Tech & Science Daily: Deadly Pakistan floods link to climate crisis

·2-min read
Flood-affected people try to salvage belongings (Fareed Khan/AP) (AP)
Flood-affected people try to salvage belongings (Fareed Khan/AP) (AP)

Experts say the “fingerprint” of climate change is on Pakistan’s devastating floods after analysis found a link with extreme rainfall.

Large areas of Pakistan suffered record-breaking monsoons earlier this summer that caused the Indus River to burst its banks over thousands of square miles, and led to urban flash floods and landslides.

More than 1,500 people have died and 33 million people have been affected, while homes, roads, health centres and schools have been destroyed or damaged, livestock killed, cropland ruined and there have been outbreaks of disease.

Scientists working together for the World Weather Attribution research collective say intense rain has become heavier in the South Asian region as heavy industry fuels global warming.

New drug therapy for severe eczema ‘highly effective’ for young children

In an international study, published in The Lancet, a new drug called dupilumab has shown to improve the severity of the skin condition eczema, within two weeks in patients aged between six months and six years old.

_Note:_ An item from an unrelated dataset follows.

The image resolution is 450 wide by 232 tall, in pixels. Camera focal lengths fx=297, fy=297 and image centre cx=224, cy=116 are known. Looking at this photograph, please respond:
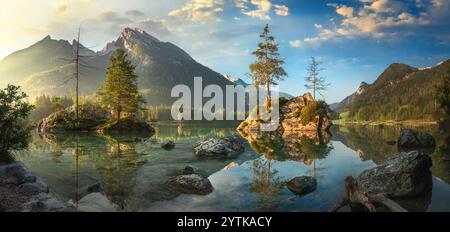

Based on the findings, doctors believe the treatment may be approved for children under the age of six in the UK soon, as it’s already licensed here for adults and children aged six to 18.

Making a global change

The Sungai Watch charity in Bali has now installed 150 barriers and collected over 650 tons of plastics from the island’s rivers, mangroves and coastline.

Tech & Science Daily spoke to Gary Bencheghib co-founder of the charity, based in south Bali in Canggu, Indonesia.

Using upcycling and simple technology the team designed barriers from nets, floating booms and cages to collect waste. They’ve even had help from the Indonesian army.

And the rest

As Billy Bragg sang: “I saw two shooting stars last night, I wished on them but they were only satellites.” The mysterious fireball zooming over Scotland, that sparked 800 reports to the UK Meteor Network, is now believed to have been humdrum space junk.

The world’s largest airline club, Star Alliance, wants about half of its 26 million members to use biometrics technology by 2025. This apparently results from passenger demand for contactless travel after Covid-19.

A 380-million-year-old preserved heart has been found inside a dinosaur fish, called the Gogo. Researchers from Curtin University in Perth say the specimen reveals a critical moment of evolution, and a link to how the organ pumps blood for vertebrate mammals.

The winner of the Royal Observatory Greenwich’s Astronomy photographer of the year is a rare image of a piece of Comet Leonard’s gas tail being disconnected and carried away by the solar wind. The image by Austrian photographer Gerald Rhemann was taken in Namibia on Christmas Day.